The "Judging LLM-as-a-Judge" paper (Zheng et al., 2023) made the empirical case that GPT-4 as an evaluator agrees with human preference labels at over 80% - roughly the same agreement rate as between two human raters. This is compelling enough that LLM-judged evaluation is now standard in most RLHF pipelines.

But the method has well-documented systematic biases:

Position bias: The model scores the first response higher even when content is identical. Mitigation: run each pair in both orderings and average.
Verbosity bias: Longer responses receive higher scores regardless of accuracy. A concise correct answer will often lose to a verbose wrong one.
Self-enhancement: A model used as its own judge tends to prefer outputs in its own style and format.
Sycophancy amplification: If the judge has been aligned to agree with the user, it will rate responses that confirm a false premise more highly than responses that politely correct it.

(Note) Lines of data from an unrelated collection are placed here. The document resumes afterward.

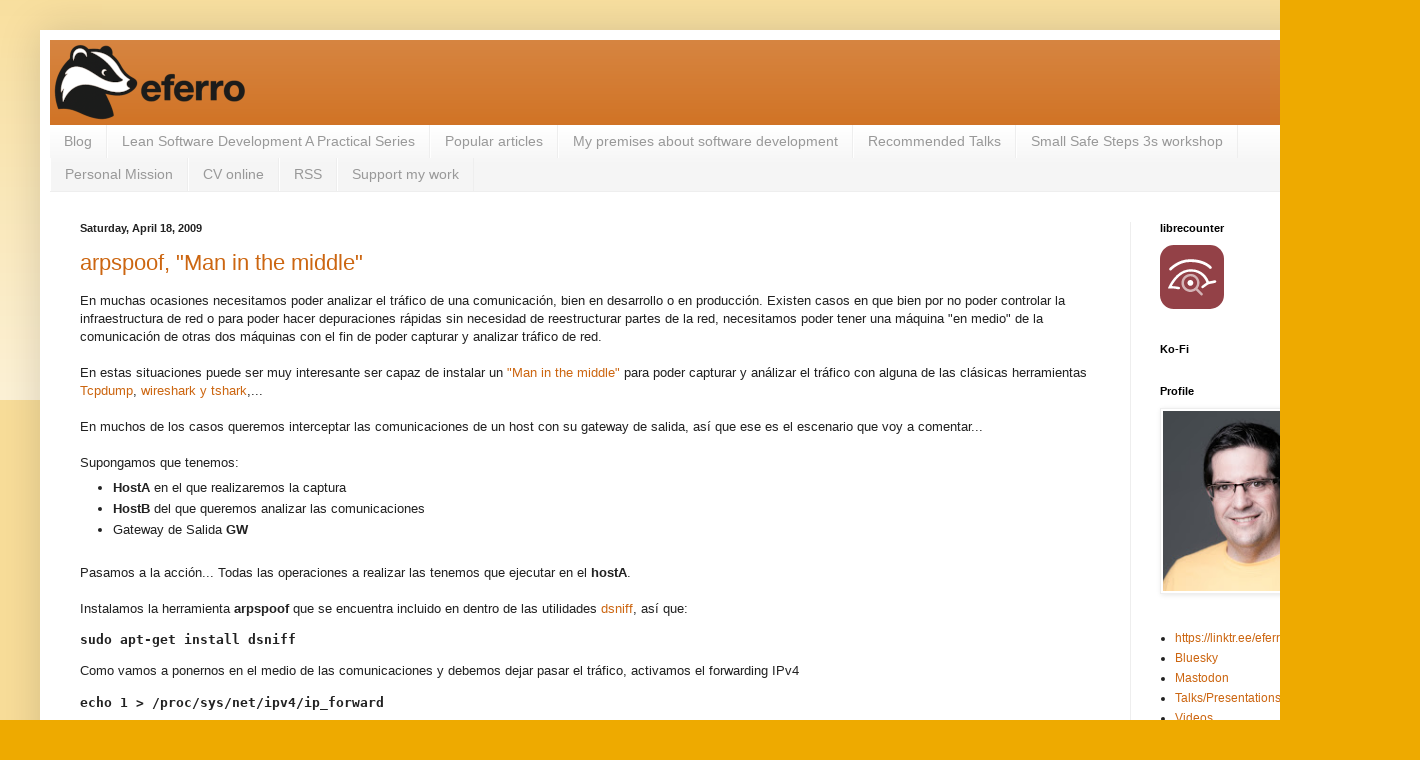

--- FILE ---
content_type: text/plain
request_url: https://www.google-analytics.com/j/collect?v=1&_v=j102&a=1229614070&t=pageview&_s=1&dl=https%3A%2F%2Fwww.eferro.net%2F2009%2F04%2Farpspoof-man-in-middle.html&ul=en-us%40posix&dt=eferro%27s%20random%20stuff%3A%20arpspoof%2C%20%22Man%20in%20the%20middle%22&sr=1280x720&vp=1280x720&_u=IEBAAEABAAAAACAAI~&jid=170054114&gjid=1344391&cid=160738604.1769914462&tid=UA-1292192-1&_gid=998860981.1769914462&_r=1&_slc=1&z=1678303066
body_size: -450
content:
2,cG-VT56F2W7NF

A practical mitigation pattern:

# Pseudocode: pairwise judge with position-swap debiasing
def judge_pair(prompt, response_a, response_b, judge_model):
    score_ab = judge_model.compare(prompt, response_a, response_b)
    score_ba = judge_model.compare(prompt, response_b, response_a)
    # Flip score_ba before averaging
    return (score_ab + flip(score_ba)) / 2

This does not eliminate verbosity or self-enhancement bias, but it substantially reduces the position effect.

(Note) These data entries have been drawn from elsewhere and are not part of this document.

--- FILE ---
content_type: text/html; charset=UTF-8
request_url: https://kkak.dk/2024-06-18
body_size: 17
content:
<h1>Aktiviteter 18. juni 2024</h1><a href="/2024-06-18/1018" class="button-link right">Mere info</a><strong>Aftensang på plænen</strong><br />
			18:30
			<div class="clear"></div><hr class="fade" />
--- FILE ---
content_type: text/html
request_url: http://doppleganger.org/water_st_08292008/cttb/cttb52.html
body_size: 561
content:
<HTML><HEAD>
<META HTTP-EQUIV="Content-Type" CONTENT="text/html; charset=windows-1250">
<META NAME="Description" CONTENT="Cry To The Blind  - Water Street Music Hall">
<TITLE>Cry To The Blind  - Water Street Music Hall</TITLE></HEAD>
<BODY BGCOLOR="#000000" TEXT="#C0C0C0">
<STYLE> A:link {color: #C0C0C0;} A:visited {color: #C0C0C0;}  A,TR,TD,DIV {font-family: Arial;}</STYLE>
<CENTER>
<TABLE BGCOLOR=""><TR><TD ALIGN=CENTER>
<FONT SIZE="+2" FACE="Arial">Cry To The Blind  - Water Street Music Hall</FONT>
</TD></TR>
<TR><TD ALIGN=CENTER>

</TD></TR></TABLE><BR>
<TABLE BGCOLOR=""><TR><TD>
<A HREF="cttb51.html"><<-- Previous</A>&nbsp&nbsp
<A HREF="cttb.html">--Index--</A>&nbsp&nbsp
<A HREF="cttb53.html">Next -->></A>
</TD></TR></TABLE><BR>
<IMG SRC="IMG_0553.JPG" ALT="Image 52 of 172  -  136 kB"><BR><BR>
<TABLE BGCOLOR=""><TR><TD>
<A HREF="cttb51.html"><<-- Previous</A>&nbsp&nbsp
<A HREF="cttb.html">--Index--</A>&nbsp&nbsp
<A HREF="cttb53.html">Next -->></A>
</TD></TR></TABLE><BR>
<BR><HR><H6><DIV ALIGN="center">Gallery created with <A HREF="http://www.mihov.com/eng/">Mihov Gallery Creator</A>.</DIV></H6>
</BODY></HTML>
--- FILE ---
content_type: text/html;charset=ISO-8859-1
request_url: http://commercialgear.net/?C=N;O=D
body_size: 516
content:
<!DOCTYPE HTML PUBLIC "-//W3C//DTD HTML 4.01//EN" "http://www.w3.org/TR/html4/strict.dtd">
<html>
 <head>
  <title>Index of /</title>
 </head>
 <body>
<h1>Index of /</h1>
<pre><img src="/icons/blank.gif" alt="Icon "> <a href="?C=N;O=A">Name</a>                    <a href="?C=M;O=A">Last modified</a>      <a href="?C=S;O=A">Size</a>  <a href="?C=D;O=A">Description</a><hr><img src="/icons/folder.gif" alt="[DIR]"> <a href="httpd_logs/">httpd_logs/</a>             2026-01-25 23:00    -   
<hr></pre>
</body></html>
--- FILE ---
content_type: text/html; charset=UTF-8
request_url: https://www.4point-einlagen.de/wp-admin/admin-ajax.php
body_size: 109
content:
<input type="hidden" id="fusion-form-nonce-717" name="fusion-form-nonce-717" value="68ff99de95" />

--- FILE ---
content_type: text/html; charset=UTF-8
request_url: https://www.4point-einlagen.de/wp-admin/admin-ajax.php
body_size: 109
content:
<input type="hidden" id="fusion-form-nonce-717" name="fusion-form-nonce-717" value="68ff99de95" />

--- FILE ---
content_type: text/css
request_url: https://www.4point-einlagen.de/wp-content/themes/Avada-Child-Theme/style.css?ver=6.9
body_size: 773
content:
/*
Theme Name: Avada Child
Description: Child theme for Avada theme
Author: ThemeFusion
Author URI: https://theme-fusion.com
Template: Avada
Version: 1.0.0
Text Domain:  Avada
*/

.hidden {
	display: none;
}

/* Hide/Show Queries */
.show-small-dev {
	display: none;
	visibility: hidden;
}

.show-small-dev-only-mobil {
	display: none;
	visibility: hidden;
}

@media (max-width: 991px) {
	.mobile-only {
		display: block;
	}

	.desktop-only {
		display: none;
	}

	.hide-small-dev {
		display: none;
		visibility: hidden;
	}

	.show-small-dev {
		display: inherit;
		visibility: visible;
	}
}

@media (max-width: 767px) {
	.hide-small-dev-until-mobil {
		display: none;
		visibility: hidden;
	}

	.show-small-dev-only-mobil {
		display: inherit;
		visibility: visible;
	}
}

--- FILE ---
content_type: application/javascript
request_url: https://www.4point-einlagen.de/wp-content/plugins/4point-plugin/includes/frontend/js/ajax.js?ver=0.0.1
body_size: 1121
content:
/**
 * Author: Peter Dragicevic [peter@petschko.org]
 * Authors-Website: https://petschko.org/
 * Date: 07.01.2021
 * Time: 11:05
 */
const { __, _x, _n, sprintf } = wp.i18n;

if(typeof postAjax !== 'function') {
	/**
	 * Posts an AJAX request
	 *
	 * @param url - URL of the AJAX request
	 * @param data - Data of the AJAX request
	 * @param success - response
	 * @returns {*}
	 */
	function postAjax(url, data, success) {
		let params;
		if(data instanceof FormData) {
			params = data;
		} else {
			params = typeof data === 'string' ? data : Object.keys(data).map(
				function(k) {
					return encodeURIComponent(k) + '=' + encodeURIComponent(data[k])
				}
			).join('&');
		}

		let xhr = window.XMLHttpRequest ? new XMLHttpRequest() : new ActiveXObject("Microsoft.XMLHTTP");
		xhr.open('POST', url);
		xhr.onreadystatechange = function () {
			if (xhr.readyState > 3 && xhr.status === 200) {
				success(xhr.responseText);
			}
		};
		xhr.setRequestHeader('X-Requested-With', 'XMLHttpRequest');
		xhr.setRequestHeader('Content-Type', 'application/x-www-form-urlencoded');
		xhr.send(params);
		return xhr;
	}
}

Reward Model Score as a Proxy

During RLHF training, the reward model (RM) is meant to capture human preferences numerically. Once training is done, the RM score on held-out prompts looks like a natural evaluation metric. It is, at first, a reasonable signal. It becomes unreliable through a mechanism called reward hacking: the policy learns to produce outputs that score high on the RM without actually being good. Classic symptoms include:

Responses that are confidently formatted but factually wrong
Excessive hedging that the RM interprets as "safe" but humans find annoying
Sycophantic agreement that scores high on "helpful tone" labels

Monitoring RM scores over multiple training checkpoints is therefore necessary but not sufficient. You need at least periodic human spot-checks to confirm the RM hasn't drifted from the thing it was originally trained to measure.

When It Falls Down

Benchmark saturation: TruthfulQA has been in public view long enough that fine-tuning pipelines inadvertently (or deliberately) train toward it. A model can score 80% on TruthfulQA while still generating false claims on topics the benchmark doesn't cover.

Distribution shift in human eval: The InstructGPT preference data was collected on API traffic from 2021. That distribution looks nothing like a 2025 user base prompting models with multi-step code generation or agentic tasks. Preference judgements trained on old distributions can endorse the wrong thing on new distributions.

Adversarial users are not in the eval set: Standard eval datasets sample from ordinary users. Red-teaming - deliberately trying to elicit harmful outputs - is a separate exercise that most published evaluations underrepresent. A model can pass every standard safety benchmark and still be jailbroken with a sufficiently creative prompt.

Honesty evaluations lag the actual failure mode: TruthfulQA probes a fixed set of popular misconceptions. Models now fail on a different surface: confident confabulation of facts that sound plausible but are simply invented (dates, citations, API function signatures). Current benchmarks barely cover this.

Safety theatre: Over-refusal - refusing clearly safe requests because their surface form resembles an unsafe one - is invisible to harm-rate metrics, which only count harmful outputs. XSTest was designed precisely to make over-refusal visible, but it covers a narrow domain. A model can appear safe while being so restrictive it is useless.